I’ve got some images I have pre-processed to do contrast adjustment and normalization. After the pre-processing, things look okay, but I’ve seen that the images returned from the dataloader (when I convert to tensor float32) don’t usually match what I saw before they were cast to tensors. The image is size 3xHxW, where the middle channel is actual raw image with the contrasting and the other two channels are random noise versions of that channel.
The contrast adjustment used is:
skimage.exposure.equalize_adapthist
(image[, …]) Contrast Limited Adaptive Histogram Equalization (CLAHE).

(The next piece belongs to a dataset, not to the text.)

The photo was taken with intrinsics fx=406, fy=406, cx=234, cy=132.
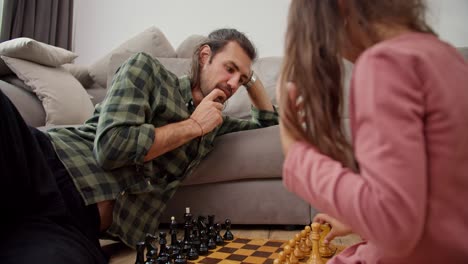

which returns float64 output, then I normalize that and save it to a pickle file for loading later.
Code snippet to show histograms
img = pickle.load( open( fname, "rb" ) )
print('initial image type is ',type(img[1,0,0]))
plt.figure()
plt.hist(img[1,:,:])
plt.title('Original')
img2=img.astype(np.float32)
plt.figure()
plt.hist(img2[1,:,:])
plt.title('numpy float32')
img = torch.as_tensor(img, dtype=torch.float32)
plt.figure()
plt.hist(img[1,:,:])
plt.title('tensor float32')
output:
initial image type is <class ‘numpy.float64’>
I can guess that going from float64 to float32 might have to clip some numbers, if I had any in the range above float32, but I didn’t have any of those. Since the range between numbers might be less, could things be collapsing together onto the closest number in float32? If so, why does it only change for numpy float32 to a tensor and is not readily visible from numpy float64 to float32?